Ralph's Thriftway Pharmacy owner Kevin Stormans and his family sued the state over the EC provision because of religious objections to providing the drugs. The family won at trial, but the state appealed.
In July 2015, a 9th U.S. Circuit Court of Appeals panel in a unanimous decision overturned the lower court decision and wrote that the "rules are rationally related to Washington's legitimate interest in ensuring that its citizens have safe and timely access to their lawful and lawfully prescribed medications." The court also noted that speed of delivery is critical for EC.

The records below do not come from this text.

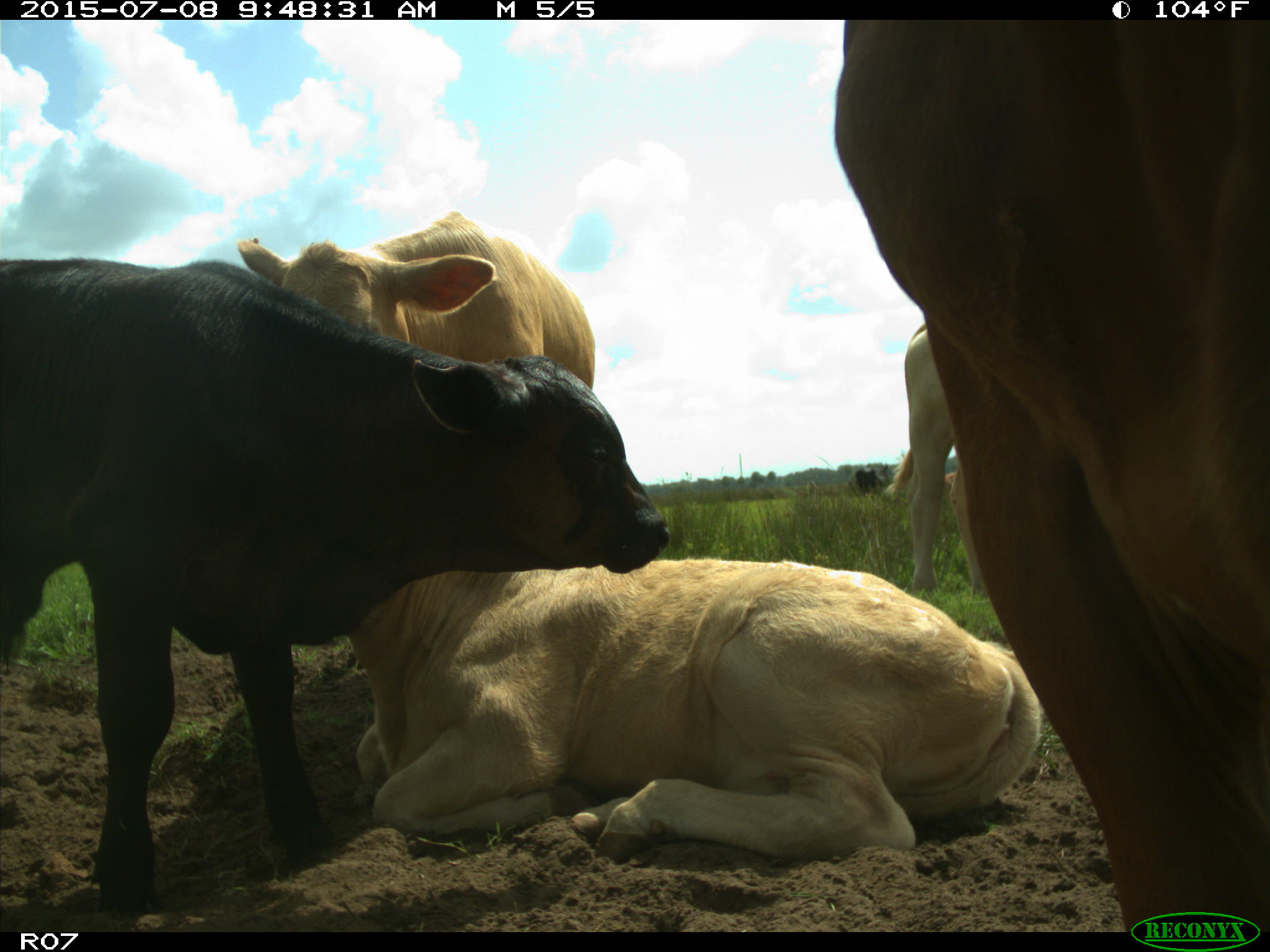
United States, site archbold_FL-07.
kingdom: Animalia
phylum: Chordata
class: Mammalia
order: Artiodactyla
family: Bovidae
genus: Bos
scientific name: Bos taurus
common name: domestic cow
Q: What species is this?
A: Bos taurus (domestic cow).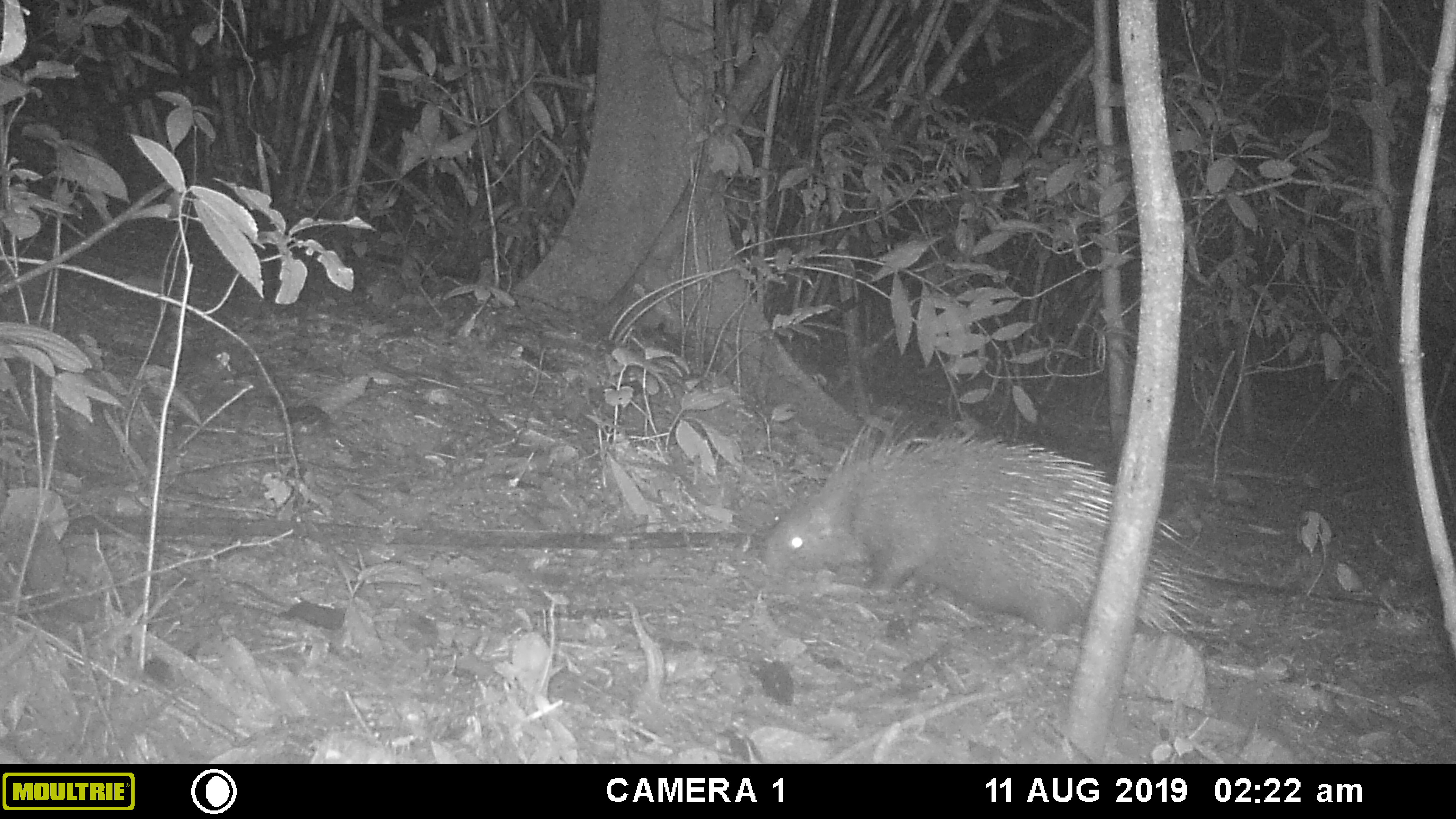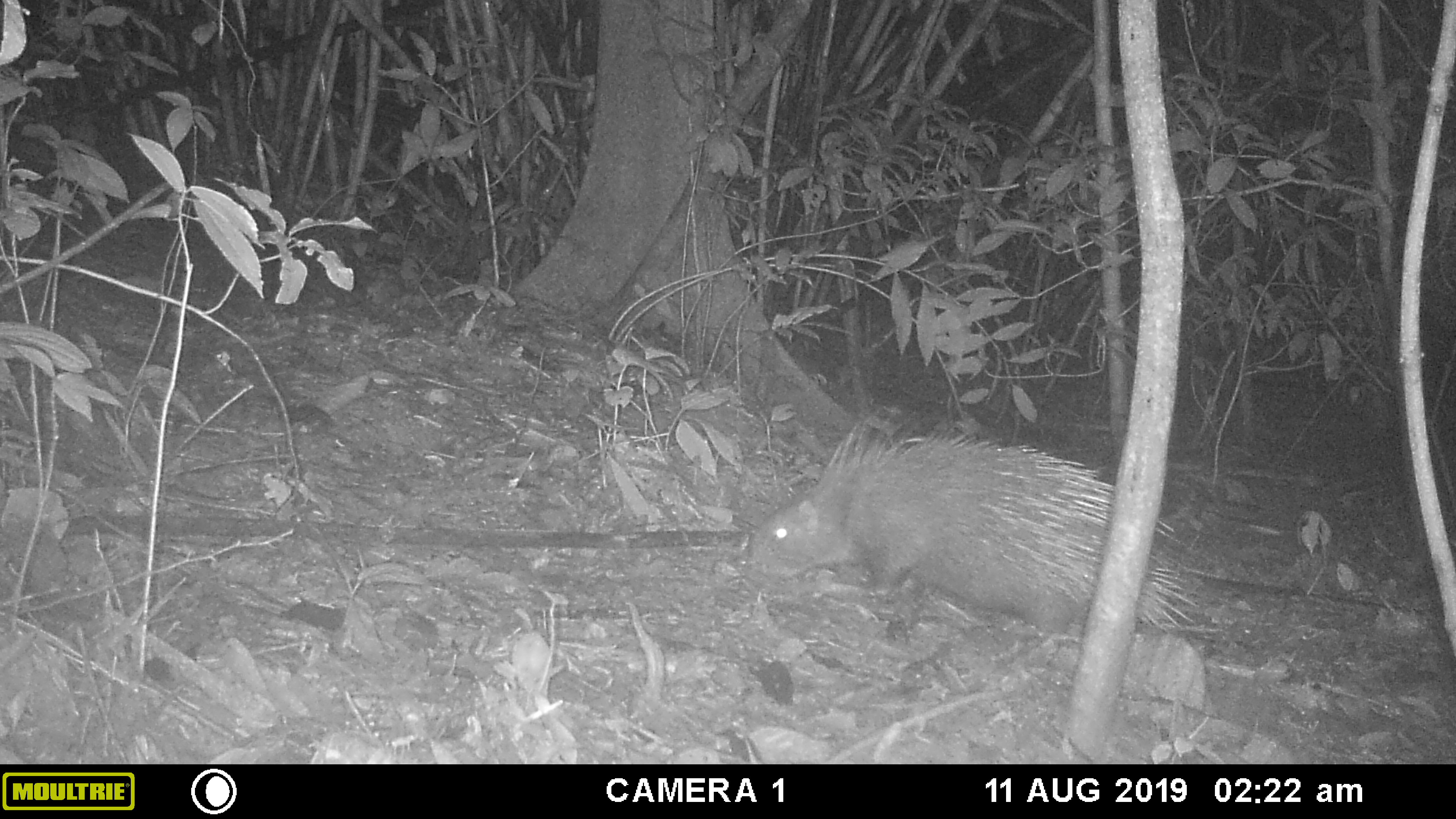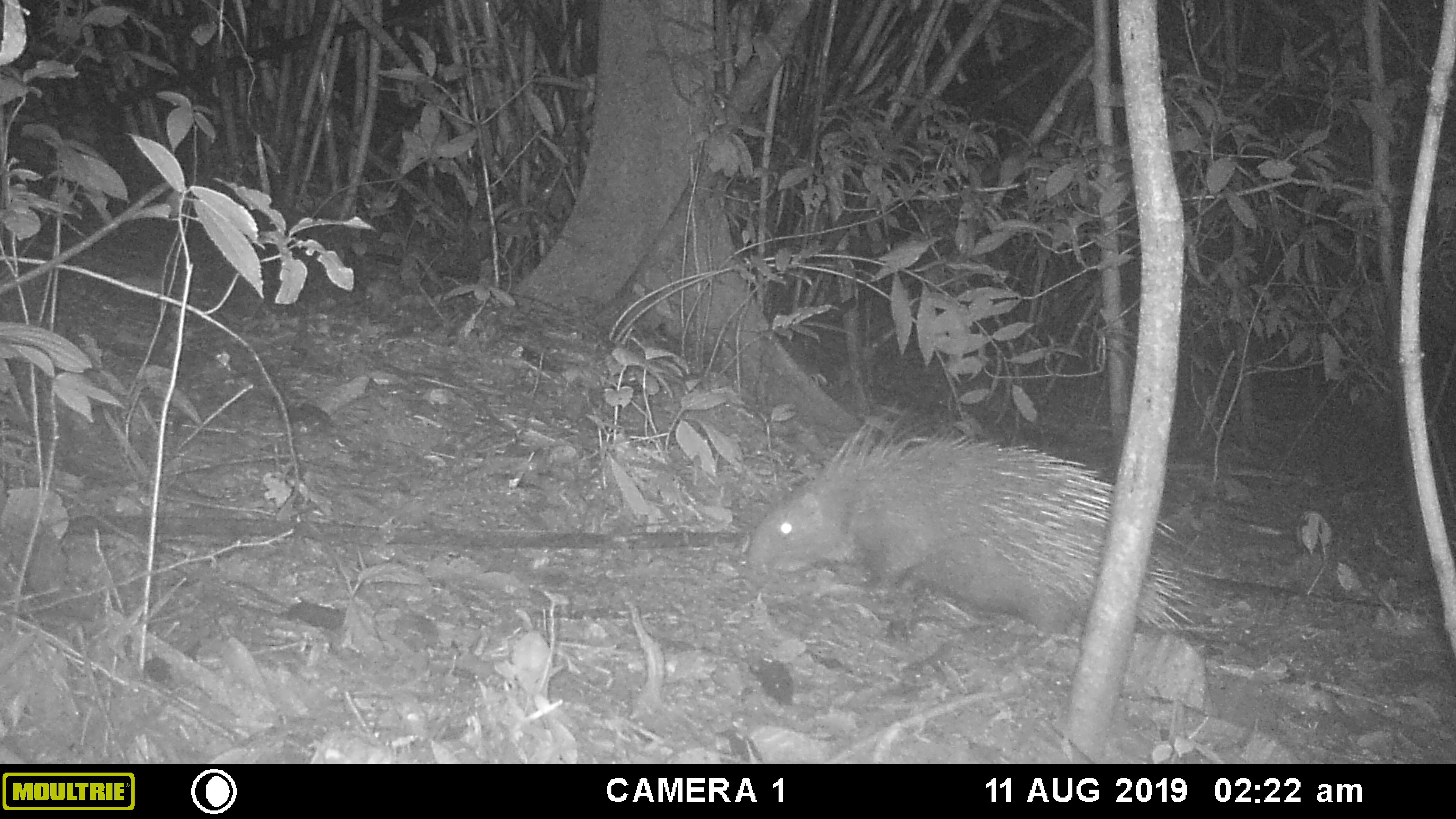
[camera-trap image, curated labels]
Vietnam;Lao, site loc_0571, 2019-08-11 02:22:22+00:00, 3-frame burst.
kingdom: Animalia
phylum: Chordata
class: Aves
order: Galliformes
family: Phasianidae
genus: Polyplectron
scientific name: Polyplectron bicalcaratum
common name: gray peacock-pheasant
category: grey peacock pheasant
Grey peacock pheasant (gray peacock-pheasant) (Polyplectron bicalcaratum). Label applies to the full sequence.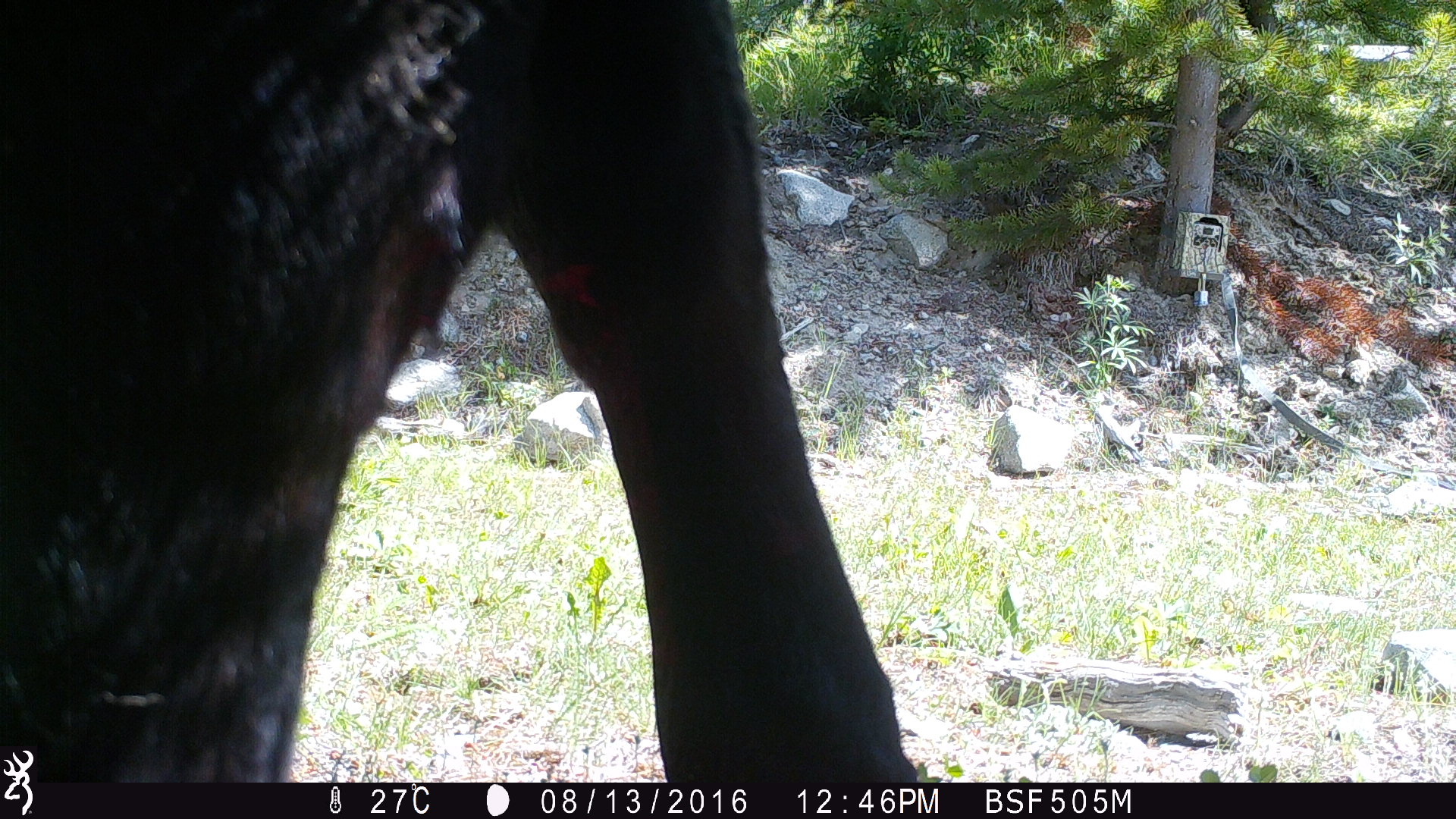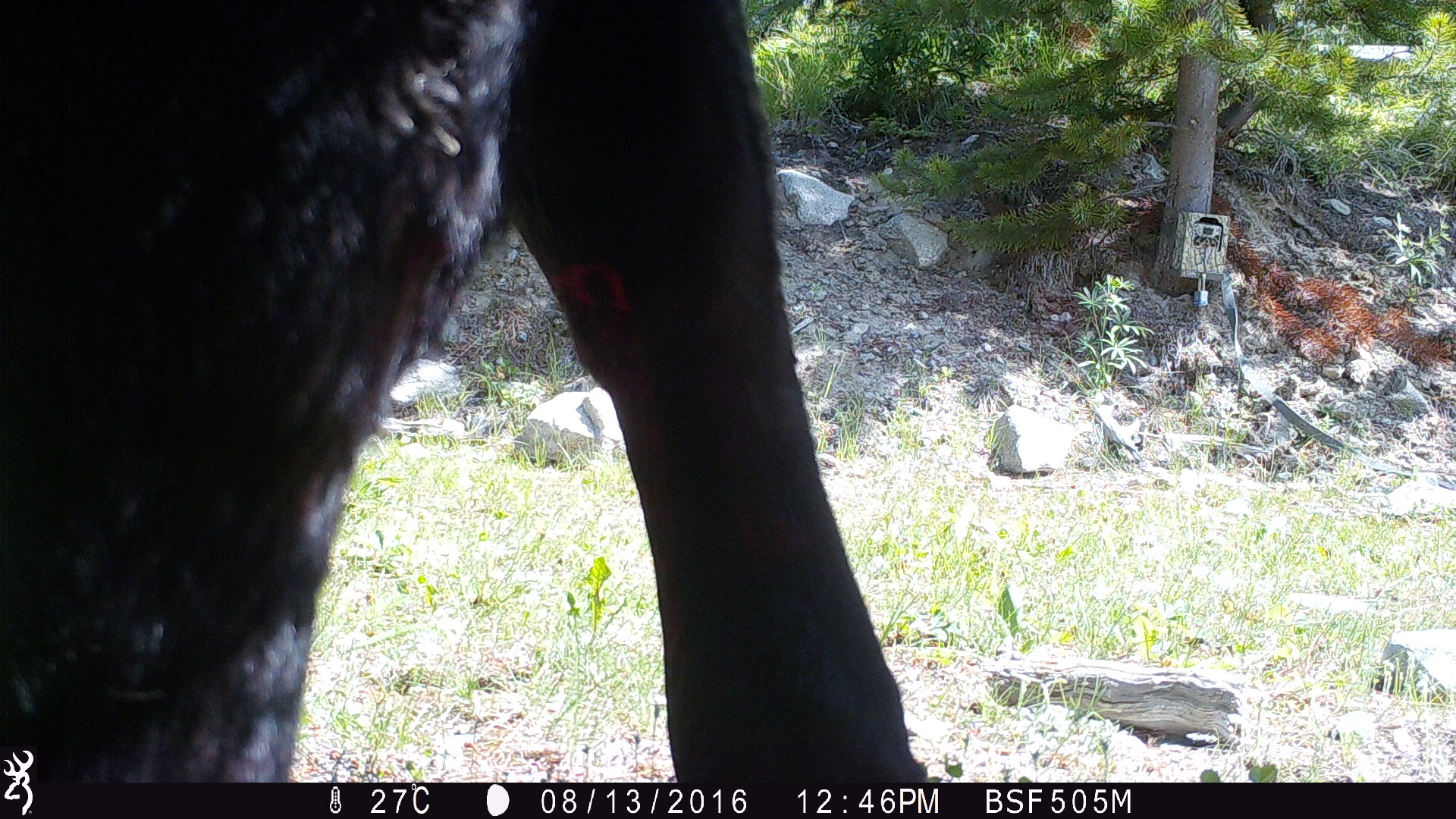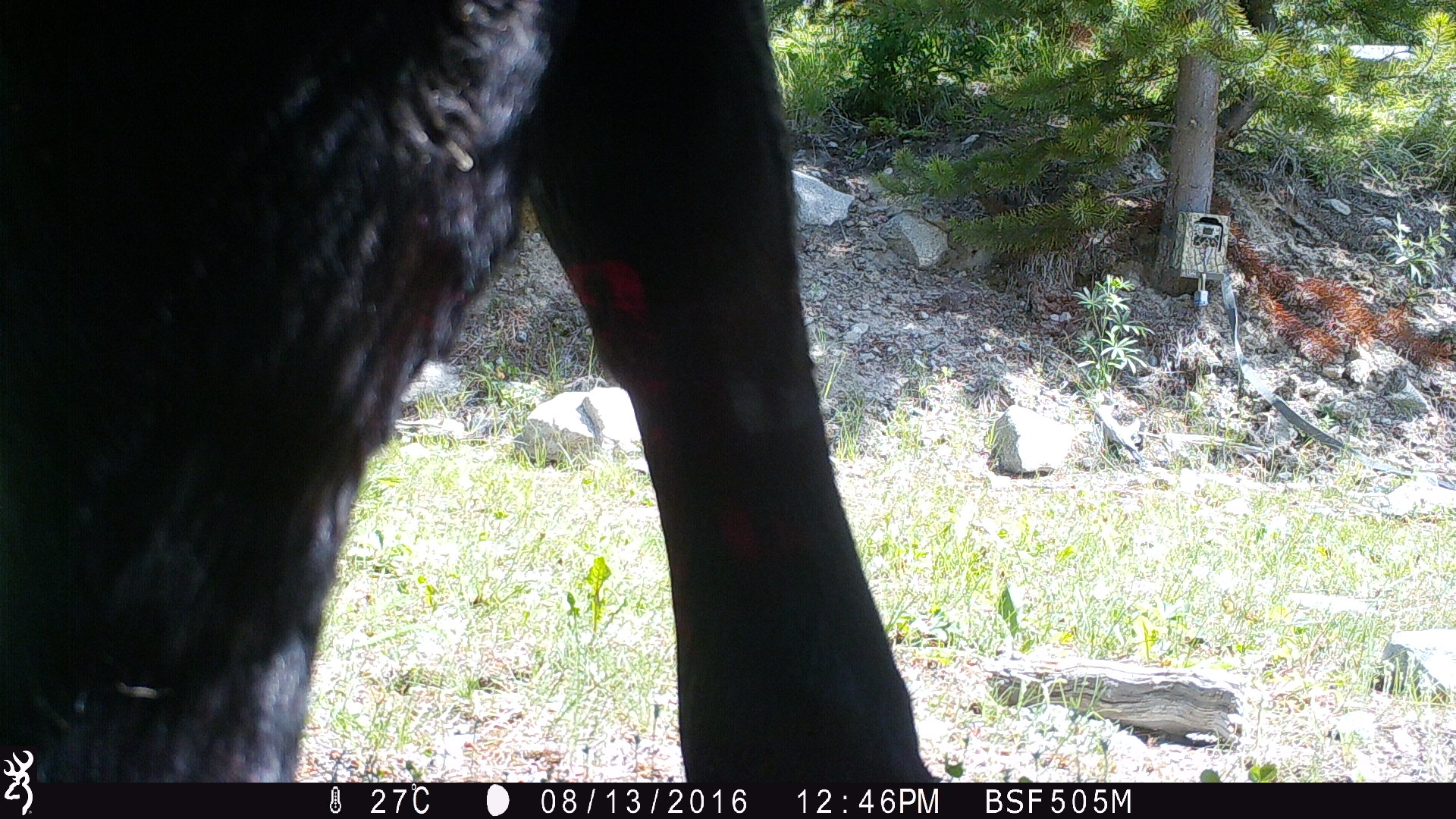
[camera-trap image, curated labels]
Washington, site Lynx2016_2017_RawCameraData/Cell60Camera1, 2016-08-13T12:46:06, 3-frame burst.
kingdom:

In January 2016, Ralph's Thriftway Pharmacy and two pharmacists petitioned the Supreme Court to hear the case (Women's Health Policy Report, 1/5).
State officials had argued that the rule is neutral, as it does not exempt any specific group. Further, the state noted that while a business cannot be relieved of its obligation to fill a legal prescription, an individual pharmacist may cite personal objections. The state also said the plaintiffs' objection to providing EC was moot because women can purchase EC over the counter (Wolf, USA Today, 6/28).
SCOTUS rejects appeal
According to the Post, the pharmacists' appeal did not garner the four votes necessary for the Supreme Court to review a case (Washington Post, 6/28). The court's three conservative justices dissented, saying the court should have granted the appeal.
Louise Melling, deputy legal director of the American Civil Liberties Union, praised the decision. "When a woman walks into a pharmacy, she should not fear being turned away because of the religious beliefs of the owner or the person behind the counter," she said (Hurley, Reuters, 6/28).